Why You Should Keep a Fitness Journal to Jumpstart Weight Loss

Why You Should Keep a Fitness Journal to Jumpstart Weight Loss

As you get started on a fitness journey, you’ve probably looked up the importance of a good exercise regimen, a healthy diet, and a more active lifestyle. What you probably haven’t heard much about is the importance of keeping a fitness journal to keep yourself on track.

Here is how to get started with a fitness journal and the benefits it will bring.

How to Start a Fitness Journal

Starting a fitness journal is simple and easy. You either buy a pre-organized fitness motivation journal or a blank notebook if you are interested in designing your own layout.

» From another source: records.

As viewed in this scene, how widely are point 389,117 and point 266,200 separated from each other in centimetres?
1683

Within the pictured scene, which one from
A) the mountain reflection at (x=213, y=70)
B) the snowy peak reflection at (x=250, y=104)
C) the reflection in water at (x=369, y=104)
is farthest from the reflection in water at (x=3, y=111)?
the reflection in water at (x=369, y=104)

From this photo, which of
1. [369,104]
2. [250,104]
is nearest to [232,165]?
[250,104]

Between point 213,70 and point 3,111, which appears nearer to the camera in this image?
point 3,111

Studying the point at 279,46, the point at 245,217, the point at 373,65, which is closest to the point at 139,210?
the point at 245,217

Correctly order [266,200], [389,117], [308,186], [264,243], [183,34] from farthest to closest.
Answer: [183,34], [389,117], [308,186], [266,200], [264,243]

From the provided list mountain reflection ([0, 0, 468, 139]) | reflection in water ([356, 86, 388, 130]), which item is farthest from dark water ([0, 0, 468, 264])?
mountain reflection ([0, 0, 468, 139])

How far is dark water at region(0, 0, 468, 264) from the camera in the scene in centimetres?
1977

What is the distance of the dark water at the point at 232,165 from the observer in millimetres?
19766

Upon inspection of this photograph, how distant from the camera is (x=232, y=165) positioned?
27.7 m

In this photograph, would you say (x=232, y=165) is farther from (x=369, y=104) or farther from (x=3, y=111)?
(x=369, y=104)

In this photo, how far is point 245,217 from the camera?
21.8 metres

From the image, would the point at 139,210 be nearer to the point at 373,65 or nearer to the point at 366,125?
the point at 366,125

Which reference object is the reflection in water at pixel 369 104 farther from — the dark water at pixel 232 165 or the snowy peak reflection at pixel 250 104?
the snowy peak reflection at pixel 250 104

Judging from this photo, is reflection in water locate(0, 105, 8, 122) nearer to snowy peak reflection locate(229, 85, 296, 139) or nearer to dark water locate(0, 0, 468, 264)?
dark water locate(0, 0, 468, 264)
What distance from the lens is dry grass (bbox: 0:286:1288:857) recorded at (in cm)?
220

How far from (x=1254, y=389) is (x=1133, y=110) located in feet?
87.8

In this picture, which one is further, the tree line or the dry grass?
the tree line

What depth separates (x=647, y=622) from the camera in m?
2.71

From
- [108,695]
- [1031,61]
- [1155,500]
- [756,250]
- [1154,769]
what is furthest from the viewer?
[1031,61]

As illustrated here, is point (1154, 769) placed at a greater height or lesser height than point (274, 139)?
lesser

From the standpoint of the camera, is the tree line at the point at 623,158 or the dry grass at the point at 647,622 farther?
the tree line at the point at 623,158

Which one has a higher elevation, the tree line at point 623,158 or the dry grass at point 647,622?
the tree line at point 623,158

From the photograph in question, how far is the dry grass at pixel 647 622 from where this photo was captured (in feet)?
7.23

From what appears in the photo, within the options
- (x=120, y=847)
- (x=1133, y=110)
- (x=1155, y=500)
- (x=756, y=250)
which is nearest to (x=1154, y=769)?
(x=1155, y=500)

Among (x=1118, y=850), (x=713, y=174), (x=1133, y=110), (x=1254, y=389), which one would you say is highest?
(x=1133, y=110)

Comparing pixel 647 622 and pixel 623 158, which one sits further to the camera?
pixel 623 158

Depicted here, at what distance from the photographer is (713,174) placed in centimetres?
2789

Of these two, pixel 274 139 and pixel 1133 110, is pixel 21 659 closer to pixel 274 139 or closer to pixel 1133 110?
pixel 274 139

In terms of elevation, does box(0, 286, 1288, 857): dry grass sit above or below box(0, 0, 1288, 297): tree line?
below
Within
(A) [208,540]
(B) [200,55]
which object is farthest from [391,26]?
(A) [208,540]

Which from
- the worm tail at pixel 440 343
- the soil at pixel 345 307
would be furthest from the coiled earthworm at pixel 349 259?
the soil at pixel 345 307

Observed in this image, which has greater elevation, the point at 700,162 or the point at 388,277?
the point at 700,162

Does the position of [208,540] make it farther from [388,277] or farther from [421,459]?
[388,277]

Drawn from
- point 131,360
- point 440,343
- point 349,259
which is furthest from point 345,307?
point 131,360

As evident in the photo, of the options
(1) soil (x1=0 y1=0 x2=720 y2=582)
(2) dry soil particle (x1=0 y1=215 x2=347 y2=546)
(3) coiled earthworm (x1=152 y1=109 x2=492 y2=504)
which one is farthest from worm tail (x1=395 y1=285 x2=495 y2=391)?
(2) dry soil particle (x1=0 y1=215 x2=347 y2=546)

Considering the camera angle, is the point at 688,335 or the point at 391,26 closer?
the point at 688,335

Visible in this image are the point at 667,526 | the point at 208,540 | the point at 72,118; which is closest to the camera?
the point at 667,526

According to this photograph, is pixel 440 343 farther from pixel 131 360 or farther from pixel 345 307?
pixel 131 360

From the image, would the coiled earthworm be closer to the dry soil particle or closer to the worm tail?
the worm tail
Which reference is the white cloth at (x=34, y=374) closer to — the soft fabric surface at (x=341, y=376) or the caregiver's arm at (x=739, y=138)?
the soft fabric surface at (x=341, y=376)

As you get started with your fitness journal, try to include the following.

Fitness Goals

Before you even begin to track your workouts, it’s important to clarify what your fitness goals[1] are and the deadline you plan to reach them by. Your goals can include changes in your diet, your exercise routine, or your weight.

Workout Statistics

Each time you do a daily workout, write down the date, day of the week, start/end times, the exercises you completed, and the reps of each. This can be altered depending on your specific workout. For example, if you’re a runner, you can write down your average speed while running, your peak heart rate, and your total distance traveled.

Body Metrics

In order to track your progress, you’ll need to know specific body measurements. You can include your weight, BMI, length measurements, and calories consumed each day. Then, go back and measure these at least once a month to see how close you are to achieving your fitness goals.

Diet and Sleep Info

Your eating and sleeping habits are just as important as your workouts when it comes to fitness. As an added element in your fitness planner, you can keep track of what you eat, your water intake, how long you sleep, and your sleep quality. This can help you identify patterns that can help you work out more effectively.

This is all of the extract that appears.